** Selected excerpt follows **

Cedar and I snuggled into our row. I wondered who would be brave enough to sit with us. I looked up and saw the woman that joyfully waved at Cedar earlier in line. She said; "May I sit with you two?". What I loved about her question was that the tone was full of hope. Again I took a deep breath of relief. "Yes, yes...please do!"
We spent the remainder of the flight giddily getting to know one another and Cedar was so calm and curious and lovely the entire time. We both found her so charming and witty and adventurous. She had been a single mom since her children were little and now they are grown, one living in India and the other a white water rafting instructor at Tahoe. She shared how important it was to her that they grew up with a sense of adventure and knowing how big the world is out there. When they were young, their family would take trips to places just because there was a deal on a flight. It didn't matter where...they just went. She was in her early 60's now and was applying to National Forests all around our country so that she could experience living and working in the woods. I couldn't get enough of her wild stories. She was so inspiring.

** End of Selected excerpt **
** Supplied records follows **

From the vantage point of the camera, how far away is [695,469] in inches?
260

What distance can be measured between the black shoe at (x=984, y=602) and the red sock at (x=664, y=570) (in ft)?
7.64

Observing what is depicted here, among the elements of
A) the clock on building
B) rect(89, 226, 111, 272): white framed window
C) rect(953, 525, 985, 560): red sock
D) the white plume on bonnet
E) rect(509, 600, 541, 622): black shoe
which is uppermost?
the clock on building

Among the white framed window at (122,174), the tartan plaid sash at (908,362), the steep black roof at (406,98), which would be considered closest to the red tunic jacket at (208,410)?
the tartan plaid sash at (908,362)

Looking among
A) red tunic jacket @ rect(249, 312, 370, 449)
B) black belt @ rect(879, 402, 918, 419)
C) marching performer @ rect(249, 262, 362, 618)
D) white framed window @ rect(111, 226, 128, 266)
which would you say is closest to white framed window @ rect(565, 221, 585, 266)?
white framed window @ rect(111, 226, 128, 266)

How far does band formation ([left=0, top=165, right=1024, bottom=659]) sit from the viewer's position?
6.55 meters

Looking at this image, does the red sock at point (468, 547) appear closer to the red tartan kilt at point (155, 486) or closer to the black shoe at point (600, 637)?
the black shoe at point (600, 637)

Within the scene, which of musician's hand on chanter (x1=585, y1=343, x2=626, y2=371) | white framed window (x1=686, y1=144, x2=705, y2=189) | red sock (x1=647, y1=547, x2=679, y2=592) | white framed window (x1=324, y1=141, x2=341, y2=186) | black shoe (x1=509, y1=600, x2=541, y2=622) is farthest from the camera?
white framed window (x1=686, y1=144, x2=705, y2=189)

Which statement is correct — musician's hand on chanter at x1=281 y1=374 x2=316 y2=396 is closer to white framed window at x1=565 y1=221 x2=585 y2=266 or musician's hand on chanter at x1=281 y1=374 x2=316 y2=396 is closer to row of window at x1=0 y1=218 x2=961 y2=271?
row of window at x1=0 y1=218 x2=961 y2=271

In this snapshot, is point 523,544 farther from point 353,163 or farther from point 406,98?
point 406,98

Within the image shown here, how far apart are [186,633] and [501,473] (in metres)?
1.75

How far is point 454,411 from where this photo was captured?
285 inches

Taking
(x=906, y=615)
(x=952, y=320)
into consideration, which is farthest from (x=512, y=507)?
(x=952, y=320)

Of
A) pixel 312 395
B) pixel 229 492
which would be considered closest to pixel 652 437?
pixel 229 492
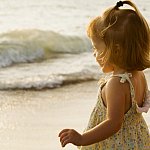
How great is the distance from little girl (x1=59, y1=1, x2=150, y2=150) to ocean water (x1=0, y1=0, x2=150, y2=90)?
342 centimetres

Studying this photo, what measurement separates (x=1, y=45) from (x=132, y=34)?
5841 mm

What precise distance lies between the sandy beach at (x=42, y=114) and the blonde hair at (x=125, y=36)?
5.76 ft

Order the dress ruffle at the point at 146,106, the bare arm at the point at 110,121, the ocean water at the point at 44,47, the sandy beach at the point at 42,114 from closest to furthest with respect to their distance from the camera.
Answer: the bare arm at the point at 110,121, the dress ruffle at the point at 146,106, the sandy beach at the point at 42,114, the ocean water at the point at 44,47

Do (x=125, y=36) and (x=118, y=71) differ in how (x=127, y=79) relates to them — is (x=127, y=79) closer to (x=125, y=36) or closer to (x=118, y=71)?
(x=118, y=71)

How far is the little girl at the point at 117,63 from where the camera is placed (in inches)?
102

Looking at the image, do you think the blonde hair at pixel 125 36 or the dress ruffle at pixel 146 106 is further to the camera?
the dress ruffle at pixel 146 106

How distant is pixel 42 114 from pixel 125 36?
8.69 feet

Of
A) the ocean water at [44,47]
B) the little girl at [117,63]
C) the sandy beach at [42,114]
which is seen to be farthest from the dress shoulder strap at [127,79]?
the ocean water at [44,47]

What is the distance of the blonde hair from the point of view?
2.58 m

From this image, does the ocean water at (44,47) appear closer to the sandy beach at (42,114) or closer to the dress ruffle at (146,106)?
the sandy beach at (42,114)

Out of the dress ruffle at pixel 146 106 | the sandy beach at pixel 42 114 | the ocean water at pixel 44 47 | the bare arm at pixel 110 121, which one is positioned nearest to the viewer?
the bare arm at pixel 110 121

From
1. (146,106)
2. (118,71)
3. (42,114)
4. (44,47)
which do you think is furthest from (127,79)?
(44,47)

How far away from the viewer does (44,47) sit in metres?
8.74

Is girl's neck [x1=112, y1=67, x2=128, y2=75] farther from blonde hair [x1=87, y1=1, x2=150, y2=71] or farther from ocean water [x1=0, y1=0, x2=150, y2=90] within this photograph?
ocean water [x1=0, y1=0, x2=150, y2=90]
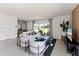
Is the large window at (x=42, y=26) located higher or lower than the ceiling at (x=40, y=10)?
lower

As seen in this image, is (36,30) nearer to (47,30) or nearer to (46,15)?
(47,30)

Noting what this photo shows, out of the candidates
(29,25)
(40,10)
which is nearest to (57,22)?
(40,10)

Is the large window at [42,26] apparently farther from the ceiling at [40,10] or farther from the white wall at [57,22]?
the white wall at [57,22]

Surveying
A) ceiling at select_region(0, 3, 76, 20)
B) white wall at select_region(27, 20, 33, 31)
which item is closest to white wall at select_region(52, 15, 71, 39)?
ceiling at select_region(0, 3, 76, 20)

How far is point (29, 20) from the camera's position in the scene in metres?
4.07

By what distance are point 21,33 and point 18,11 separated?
4.20 feet

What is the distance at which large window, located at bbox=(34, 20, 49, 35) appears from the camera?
4035 mm

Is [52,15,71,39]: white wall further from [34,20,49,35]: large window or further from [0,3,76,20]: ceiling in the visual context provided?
[34,20,49,35]: large window

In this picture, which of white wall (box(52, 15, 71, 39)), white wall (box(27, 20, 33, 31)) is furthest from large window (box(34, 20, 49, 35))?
white wall (box(52, 15, 71, 39))

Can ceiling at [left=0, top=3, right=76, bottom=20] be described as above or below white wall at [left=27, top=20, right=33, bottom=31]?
above

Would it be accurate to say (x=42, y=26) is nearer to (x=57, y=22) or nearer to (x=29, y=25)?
(x=29, y=25)

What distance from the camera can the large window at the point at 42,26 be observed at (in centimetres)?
404

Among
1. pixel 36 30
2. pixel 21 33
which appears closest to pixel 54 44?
pixel 36 30

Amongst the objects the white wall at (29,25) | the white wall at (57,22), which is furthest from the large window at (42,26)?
the white wall at (57,22)
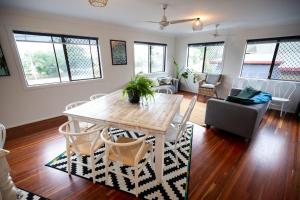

** End of Supplied records **

▶ _Required actions_
A – Can you transcribe the flight story word for word, beginning at the words "We spent the" and stopping after "was so inspiring."?
B – How does the story about the flight with Cedar go on after its final sentence? Write the next part.

▶ _Exercise answers_
A –
We spent the remainder of the flight giddily getting to know one another and Cedar was so calm and curious and lovely the entire time. We both found her so charming and witty and adventurous. She had been a single mom since her children were little and now they are grown, one living in India and the other a white water rafting instructor at Tahoe. She shared how important it was to her that they grew up with a sense of adventure and knowing how big the world is out there. When they were young, their family would take trips to places just because there was a deal on a flight. It didn't matter where...they just went. She was in her early 60's now and was applying to National Forests all around our country so that she could experience living and working in the woods. I couldn't get enough of her wild stories. She was so inspiring.

B –
While we were sharing about one another's lives, she would take Cedar from me at the very moment I needed her to without me asking. She was so in tune with me, having traveled for years with little ones herself (and now as a grandmother). I felt nurtured and cared for and listened to. Cedar fell in love with her. He stroked her face and kissed her cheeks (wide mouth baby kisses) and laughed at her adorable and joy-soaked voice. Cedar also smiled at all who sat around us and I saw a calm wash over them when they looked in his eyes.
While we were landing, the woman had shared with me that someone in her family adopted and how special that little boy is. It was then that I shared Cedar was adopted too. She took a deep breath in and with her hand over her heart, big juicy tears welled up in her eyes. She said; "He is so very special and you two were so meant for one another. That is very clear to me." I then broke down in tears and laughter and no more words needed to be said between us. We wiped our tears and she patted her hand on my knee and we both nodded and I held Cedar tight as we landed. Before walking off of the plane, we exchanged emails and hugged.
I couldn't help but notice how healing Cedar was. To the old man in line. To the woman sitting next to us. To the flight attendants. To the teenagers sitting behind us. To the man in a suit and his laptop in front of us. I saw walls come down at just one gaze in his soulful eyes. This is something I will never get used to and always cherish when it comes to his gentle spirit.
What a brave and healing person he is. I feel so honored to have been chosen as his mother.
Will share about the sweet time with my family soon.